__ACTIVITY__: Transcribe all the lines below exactly. Omit the pictures.

(Dataset excerpts)
################
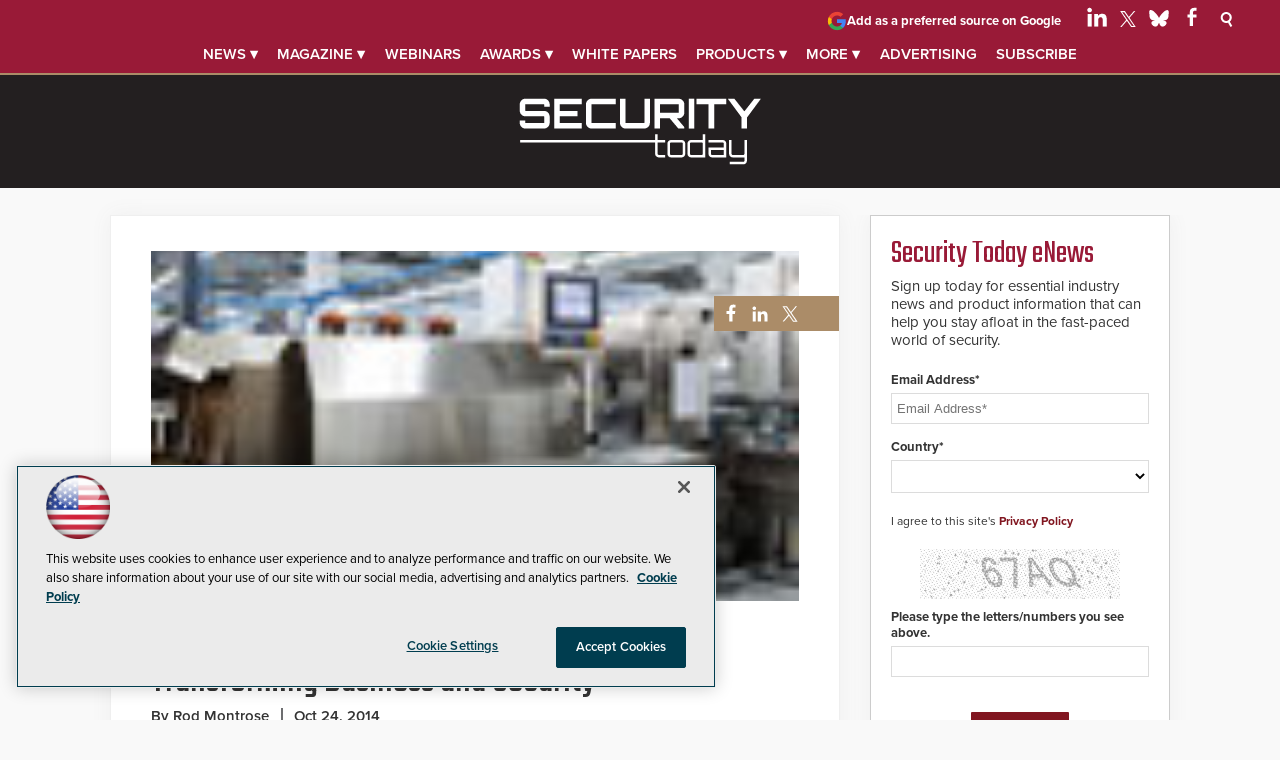

--- FILE ---
content_type: text/html; charset=utf-8
request_url: https://www.google.com/recaptcha/api2/aframe
body_size: 269
content:
<!DOCTYPE HTML><html><head><meta http-equiv="content-type" content="text/html; charset=UTF-8"></head><body><script nonce="DMz5j16T323PE32E_MaQJg">/** Anti-fraud and anti-abuse applications only. See google.com/recaptcha */ try{var clients={'sodar':'https://pagead2.googlesyndication.com/pagead/sodar?'};window.addEventListener("message",function(a){try{if(a.source===window.parent){var b=JSON.parse(a.data);var c=clients[b['id']];if(c){var d=document.createElement('img');d.src=c+b['params']+'&rc='+(localStorage.getItem("rc::a")?sessionStorage.getItem("rc::b"):"");window.document.body.appendChild(d);sessionStorage.setItem("rc::e",parseInt(sessionStorage.getItem("rc::e")||0)+1);localStorage.setItem("rc::h",'1769284775840');}}}catch(b){}});window.parent.postMessage("_grecaptcha_ready", "*");}catch(b){}</script></body></html>

--- FILE ---
content_type: application/javascript
request_url: https://ml314.com/utsync.ashx?pub=&adv=&et=0&eid=50202&ct=js&pi=&fp=&clid=&if=0&ps=&cl=&mlt=&data=&&cp=https%3A%2F%2Fsecuritytoday.com%2Farticles%2F2014%2F10%2F24%2Fthe-rise-of-the-machines-m2ms-role-in-transforming-business-and-security.aspx%3Fadmgarea%3Dmag&pv=1769284775713_35els9i73&bl=en-us@posix&cb=4581649&return=&ht=shex&d=&dc=&si=1769284775713_35els9i73&cid=&s=1280x720&rp=&v=2.8.0.252
body_size: 295
content:
_ml.setFPI('3658538605884211305');_ml.syncCallback({"es":true,"ds":true});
################
__RESULT__:
--- FILE ---
content_type: text/html; charset=utf-8
request_url: https://www.google.com/recaptcha/api2/aframe
body_size: 269
content:
<!DOCTYPE HTML><html><head><meta http-equiv="content-type" content="text/html; charset=UTF-8"></head><body><script nonce="DMz5j16T323PE32E_MaQJg">/** Anti-fraud and anti-abuse applications only. See google.com/recaptcha */ try{var clients={'sodar':'https://pagead2.googlesyndication.com/pagead/sodar?'};window.addEventListener("message",function(a){try{if(a.source===window.parent){var b=JSON.parse(a.data);var c=clients[b['id']];if(c){var d=document.createElement('img');d.src=c+b['params']+'&rc='+(localStorage.getItem("rc::a")?sessionStorage.getItem("rc::b"):"");window.document.body.appendChild(d);sessionStorage.setItem("rc::e",parseInt(sessionStorage.getItem("rc::e")||0)+1);localStorage.setItem("rc::h",'1769284775840');}}}catch(b){}});window.parent.postMessage("_grecaptcha_ready", "*");}catch(b){}</script></body></html>

--- FILE ---
content_type: application/javascript
request_url: https://ml314.com/utsync.ashx?pub=&adv=&et=0&eid=50202&ct=js&pi=&fp=&clid=&if=0&ps=&cl=&mlt=&data=&&cp=https%3A%2F%2Fsecuritytoday.com%2Farticles%2F2014%2F10%2F24%2Fthe-rise-of-the-machines-m2ms-role-in-transforming-business-and-security.aspx%3Fadmgarea%3Dmag&pv=1769284775713_35els9i73&bl=en-us@posix&cb=4581649&return=&ht=shex&d=&dc=&si=1769284775713_35els9i73&cid=&s=1280x720&rp=&v=2.8.0.252
body_size: 295
content:
_ml.setFPI('3658538605884211305');_ml.syncCallback({"es":true,"ds":true});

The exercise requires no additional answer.